*** Opening DATA FOR THIS EXERCISE ***

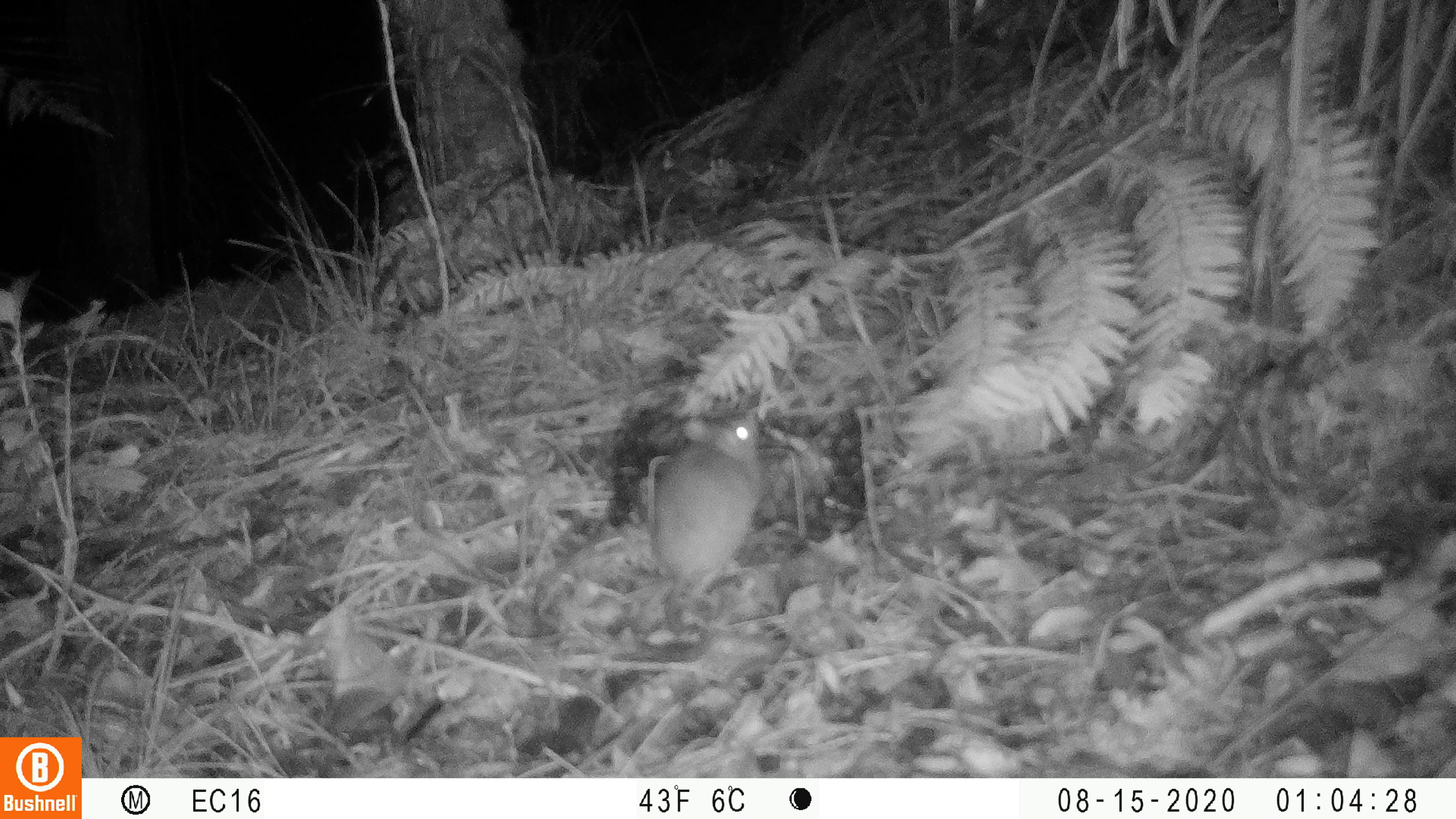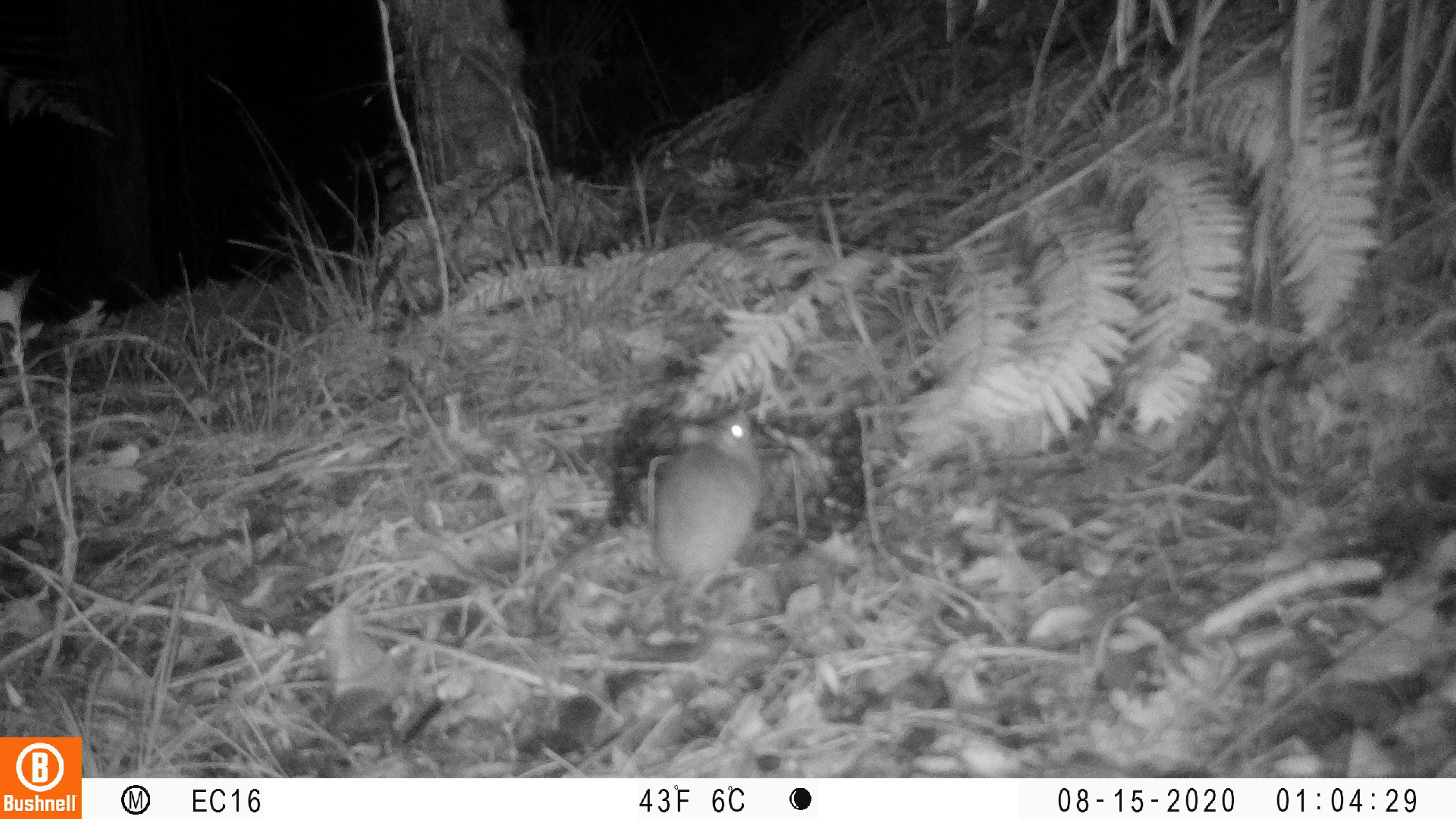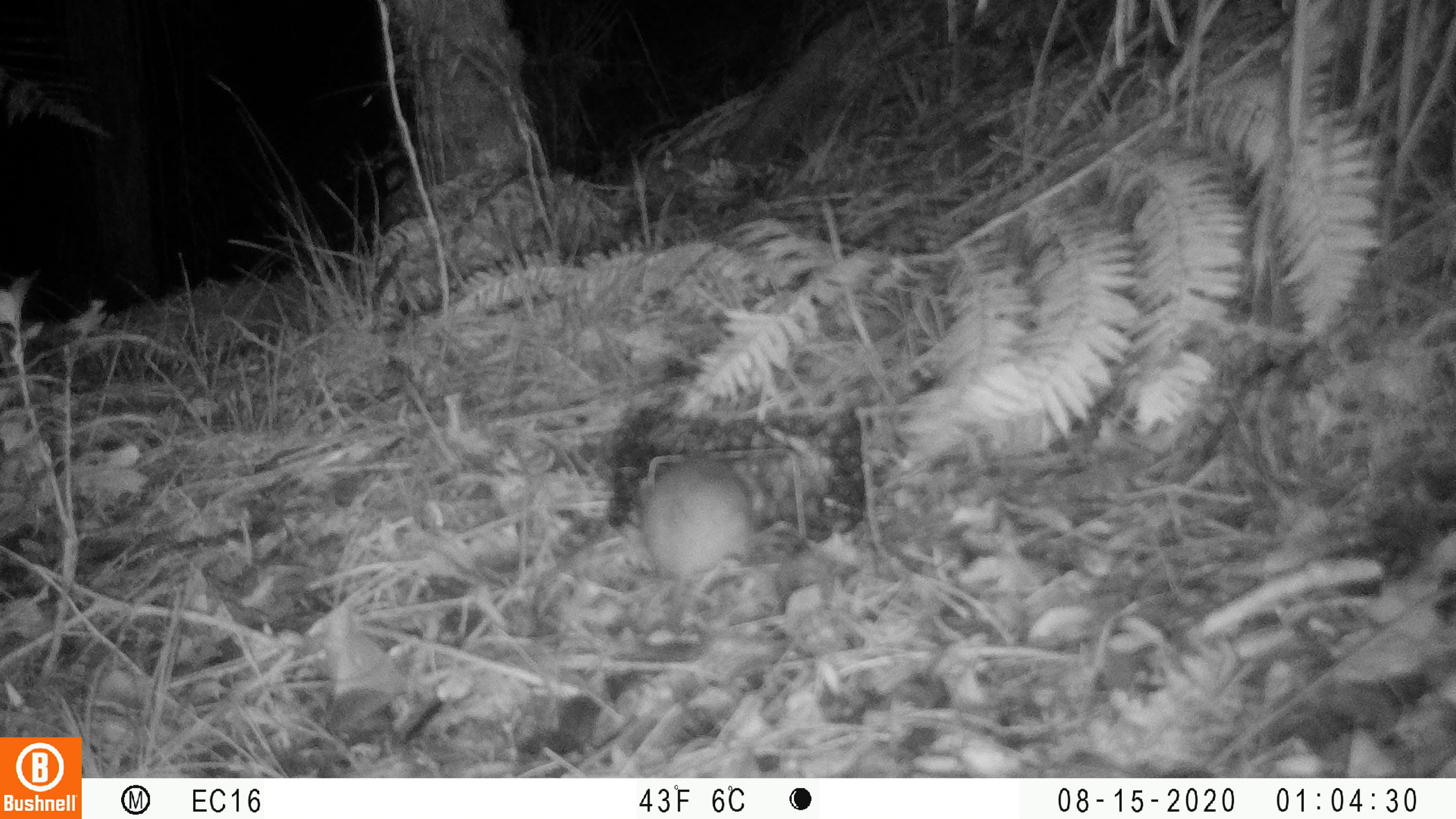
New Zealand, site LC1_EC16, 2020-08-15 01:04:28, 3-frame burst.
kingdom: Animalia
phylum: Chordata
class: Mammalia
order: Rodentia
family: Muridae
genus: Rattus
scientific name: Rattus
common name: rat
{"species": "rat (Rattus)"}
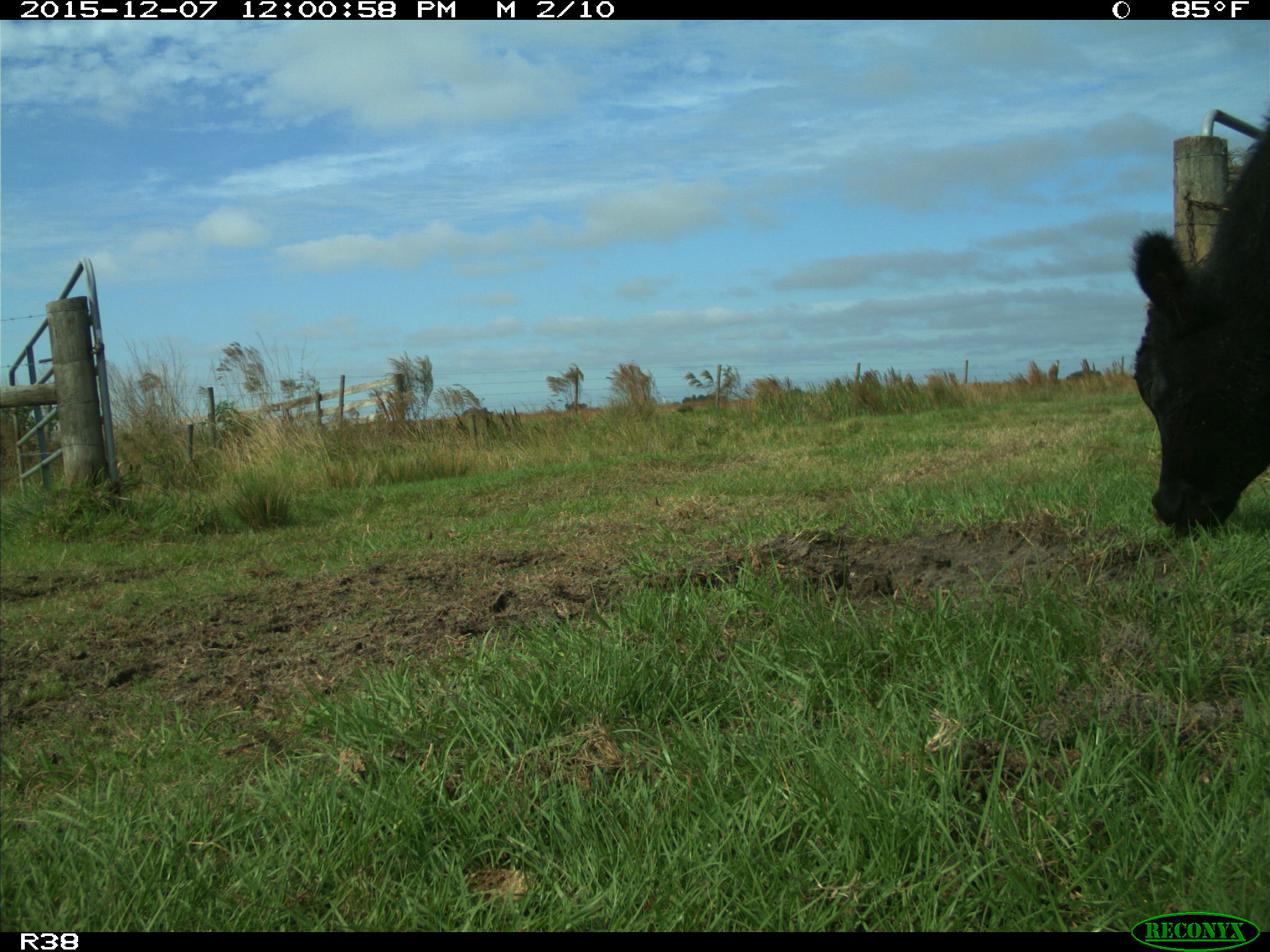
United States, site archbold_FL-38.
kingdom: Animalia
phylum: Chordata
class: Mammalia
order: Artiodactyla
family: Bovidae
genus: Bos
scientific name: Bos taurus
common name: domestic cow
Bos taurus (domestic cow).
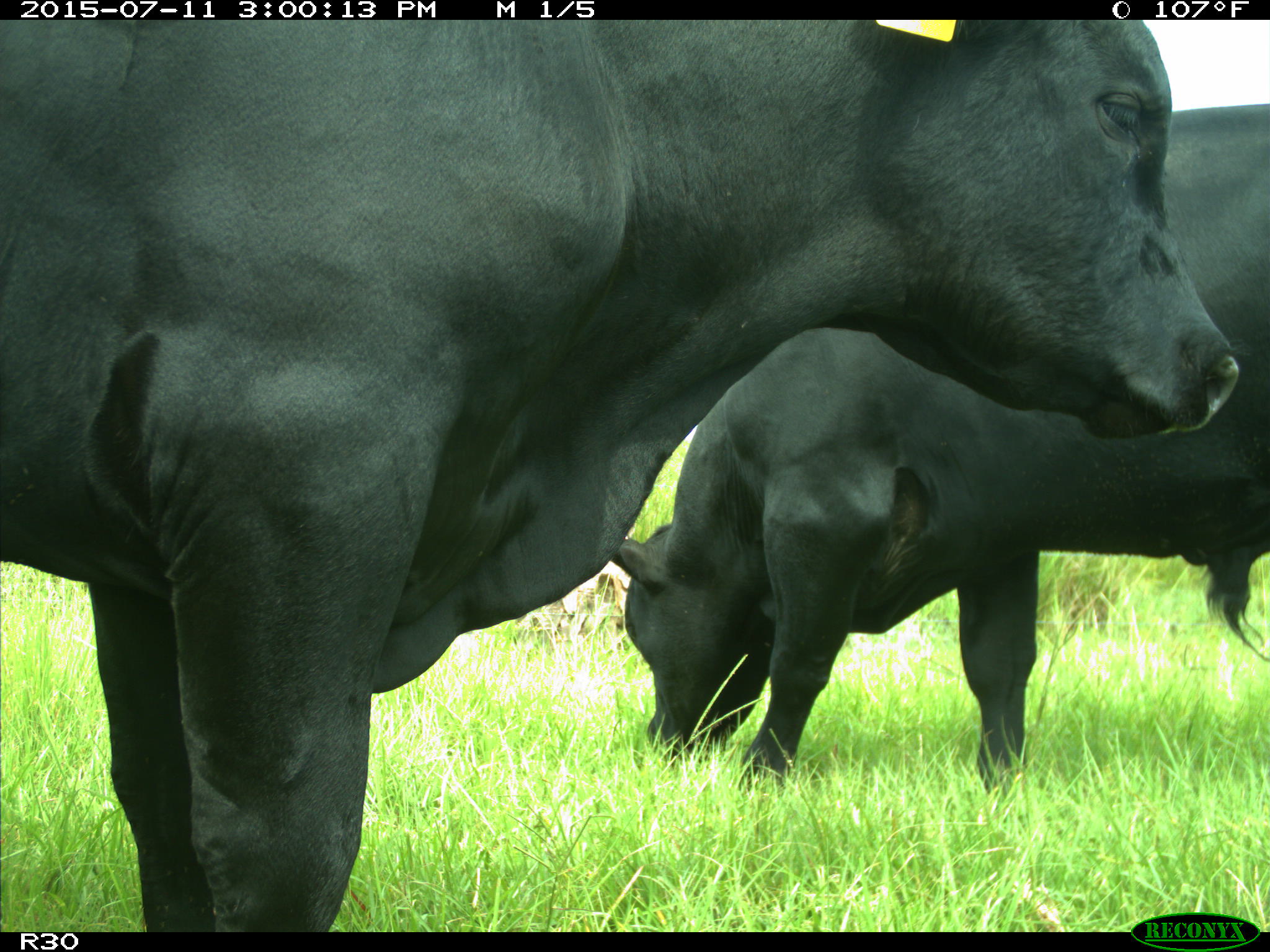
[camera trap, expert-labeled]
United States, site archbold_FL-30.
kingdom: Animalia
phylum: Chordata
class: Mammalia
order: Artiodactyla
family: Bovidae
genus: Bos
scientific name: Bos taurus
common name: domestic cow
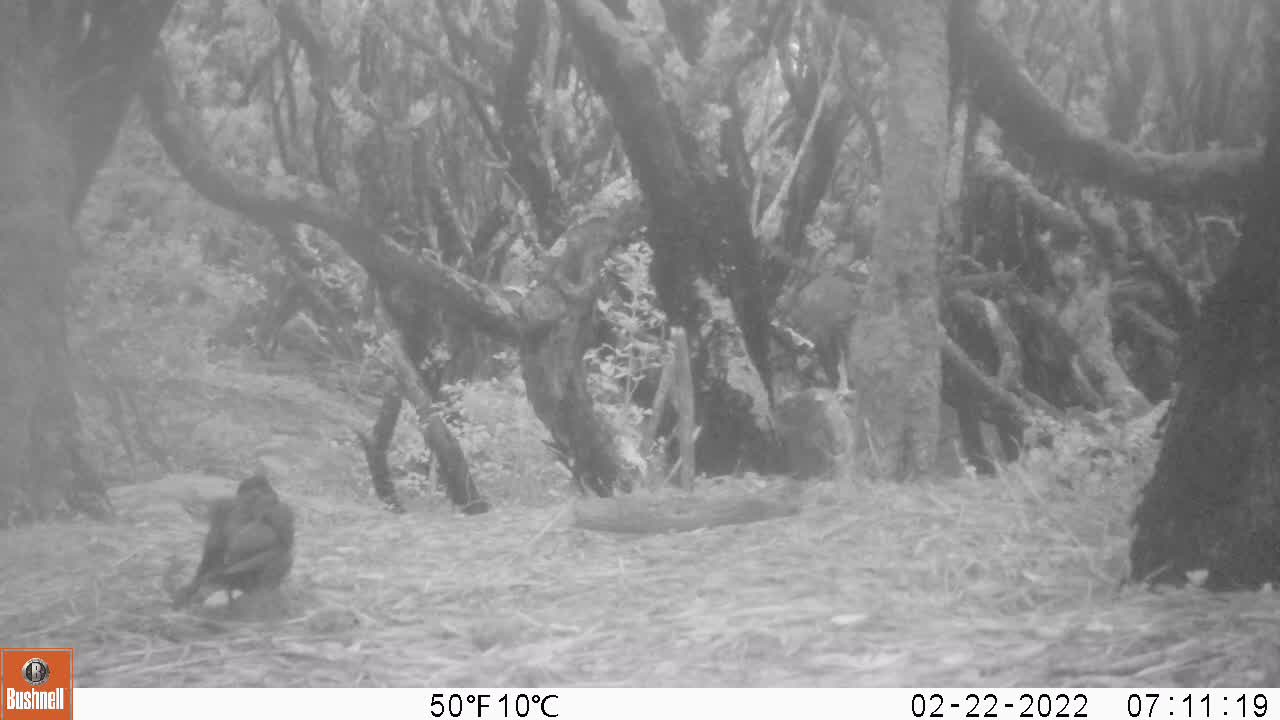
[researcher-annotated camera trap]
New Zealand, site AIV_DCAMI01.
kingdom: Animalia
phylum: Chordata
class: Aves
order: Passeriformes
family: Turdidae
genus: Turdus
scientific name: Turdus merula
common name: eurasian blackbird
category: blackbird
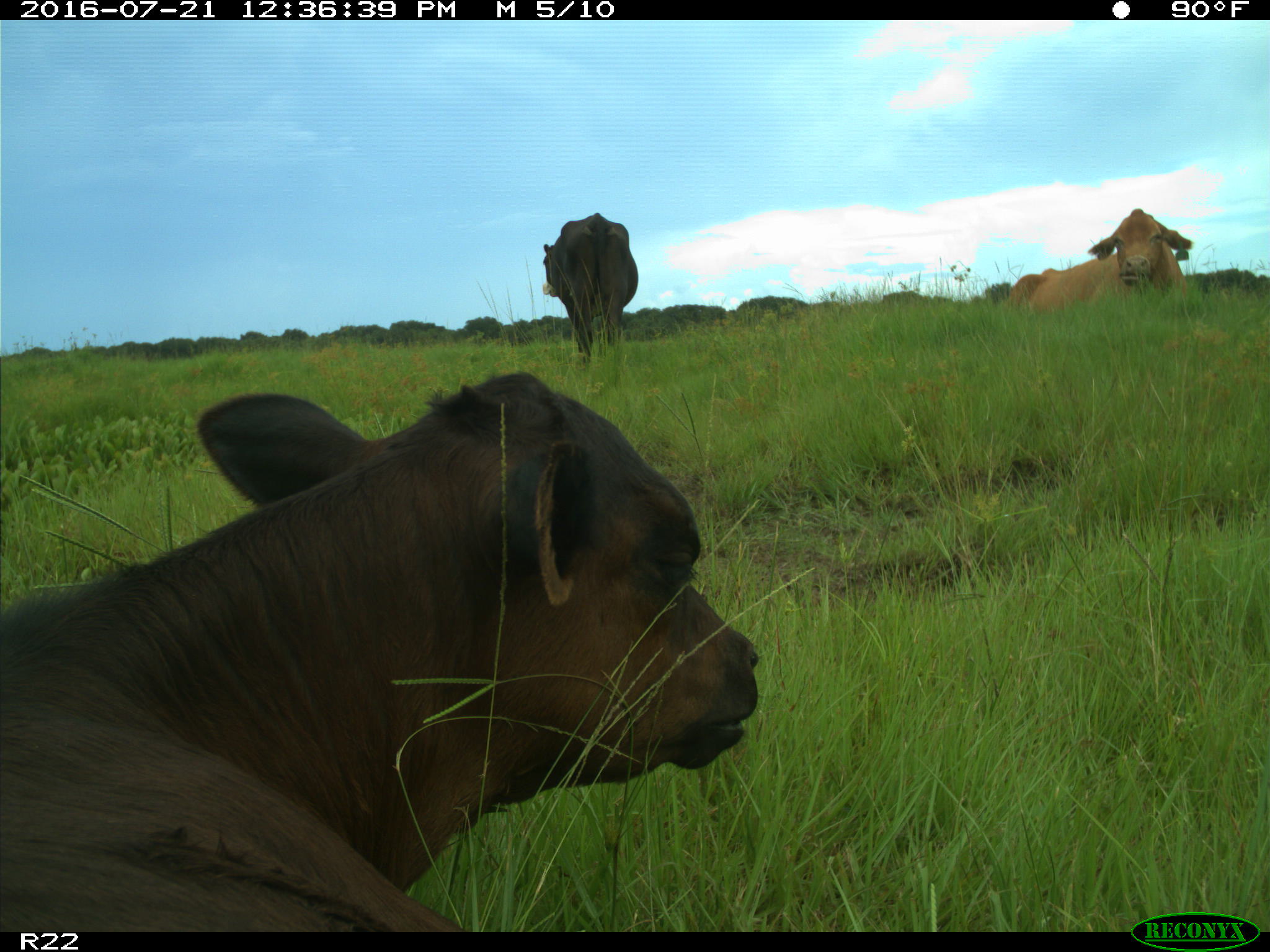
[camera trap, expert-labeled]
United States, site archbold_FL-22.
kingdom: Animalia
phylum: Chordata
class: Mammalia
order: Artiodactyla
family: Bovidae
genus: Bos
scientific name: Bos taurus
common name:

*** Closing DATA FOR THIS EXERCISE ***

> **PROBLEM TO WORK ON**
Print the records above again exactly. Leave out the images.

> **TASK ANSWER**
New Zealand, site LC1_EC16, 2020-08-15 01:04:28, 3-frame burst.
kingdom: Animalia
phylum: Chordata
class: Mammalia
order: Rodentia
family: Muridae
genus: Rattus
scientific name: Rattus
common name: rat
{"species": "rat (Rattus)"}
United States, site archbold_FL-38.
kingdom: Animalia
phylum: Chordata
class: Mammalia
order: Artiodactyla
family: Bovidae
genus: Bos
scientific name: Bos taurus
common name: domestic cow
Bos taurus (domestic cow).
[camera trap, expert-labeled]
United States, site archbold_FL-30.
kingdom: Animalia
phylum: Chordata
class: Mammalia
order: Artiodactyla
family: Bovidae
genus: Bos
scientific name: Bos taurus
common name: domestic cow
[researcher-annotated camera trap]
New Zealand, site AIV_DCAMI01.
kingdom: Animalia
phylum: Chordata
class: Aves
order: Passeriformes
family: Turdidae
genus: Turdus
scientific name: Turdus merula
common name: eurasian blackbird
category: blackbird
[camera trap, expert-labeled]
United States, site archbold_FL-22.
kingdom: Animalia
phylum: Chordata
class: Mammalia
order: Artiodactyla
family: Bovidae
genus: Bos
scientific name: Bos taurus
common name:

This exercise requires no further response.